Passage given
═══
Whole Grain Flour Tortillas

Whole Grain Flour Tortillas

These whole grain gluten free flour tortillas have a wheaty taste and chew from added teff and sorghum flours, but are safely wheat-free.

These whole grain gluten free flour tortillas have a wheaty taste and chew from added teff and sorghum flours, but are safely wheat-free.

When your tortillas are soft and pliable, like these gluten free whole grain tortillas are, they can easily be folded into a burrito, then wrapped up hours before dinnertime. If I wrap it in a tortilla, I can call it dinner!

If you’re making burritos, it doesn’t really matter what you put in them, as long as it includes cheese. It does matter what sort of tortilla you use.

Have you ever tried what some gluten-free food companies try to pass off as gluten-free tortillas, made from only brown rice?  Well, we know what happens when we try to fold them.

These tortillas aren’t just your everyday tortillas. They make up super fast, and they have that wheat-y taste and chew because they’re fortified with whole grain flours.

Sear them in a cast iron skillet. If the skillet is hot enough, they cook in a flash—and they won’t stick. If you’re having a lot of trouble handling the tortillas as you attempt to get them into the skillet to cook, they’re not the right consistency.

The dough should be strong and on the dry side, but not so dry that it crumbles. You have to be delicate with them, but not so much that some of them don’t make it all the way to the finish line.

Ingredients and substitutions

Happily, these tortillas are naturally dairy-free and egg-free. Here is some other ingredient information, in case you’re short of ingredients or you have additional food intolerances:

Teff & sorghum flours: This combination of teff and sweet white sorghum flours provides the heartiness that you expect from a whole grain baked good. I haven’t tried replacing them with anything, and I’m afraid I don’t think either can truly be replaced with success.
═══
Collected material
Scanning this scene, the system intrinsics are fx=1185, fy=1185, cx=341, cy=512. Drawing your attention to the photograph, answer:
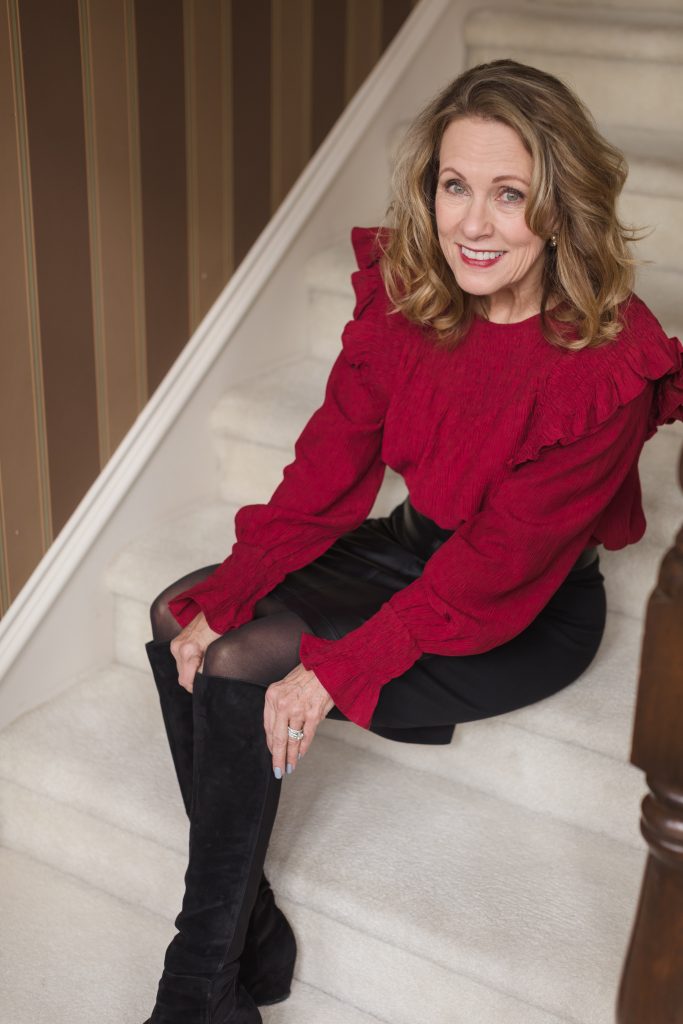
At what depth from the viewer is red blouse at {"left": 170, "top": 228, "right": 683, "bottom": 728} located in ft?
═══
Tasks to complete
- A) Answer these questions from the gluten-free tortilla passage, one line each:
(i) Which two flours does it say give the tortillas their wheaty taste and chew?
(ii) In what kind of skillet should the tortillas be seared?
(iii) Which two things are the tortillas naturally free of?
- B) Decide whether each statement agrees with the gluten-free tortilla passage. Answer yes or no, and quote the words that settle it.
(i) The dough should be on the wet side.
(ii) In a skillet that is hot enough, the tortillas will not stick.
(iii) The writer has successfully swapped other flours in for the teff and sorghum.
- C) Write what comes next in the gluten-free tortilla passage, picking up after its final sentence.

In response
- A)
(i) Teff and sorghum flours.
(ii) A cast iron skillet.
(iii) Dairy and eggs.

- B)
(i) No: "The dough should be strong and on the dry side, but not so dry that it crumbles."
(ii) Yes: "If the skillet is hot enough, they cook in a flash—and they won’t stick."
(iii) No: "I haven’t tried replacing them with anything"

- C)
If you’re dying to try a replacement and you’re willing to experiment, you can try replacing the sweet white sorghum flour with oat flour and the teff flour with rice bran. But I can’t promise anything!

Olive oil: I really like using olive oil in these tortillas, but you can use any oil you like. I’ve also made these tortillas with Spectrum brand non-hydrogenated vegetable shortening, like our classic gluten free flour tortillas, and it works great.

These whole grain gluten free flour tortillas have a wheaty taste and chew from added teff and sorghum flours, but are safely wheat-free.

Like this recipe?

Prep time: Cook time: Yield: 8 6-inch tortillas


1 3/4 cups (245 g) all purpose gluten free flour (I used Better Batter), plus more as necessary and for sprinkling

1 teaspoon xanthan gum (omit if your blend already contains it)

1/4 cup (34 g) sweet white sorghum flour

1/4 cup (30 grams) teff flour

1 1/2 teaspoons baking powder

1 teaspoon kosher salt

1 1/2 tablespoons (21 g) extra-virgin olive oil

7/8 cup (7 fluid ounces) water, at room temperature (plus more as necessary)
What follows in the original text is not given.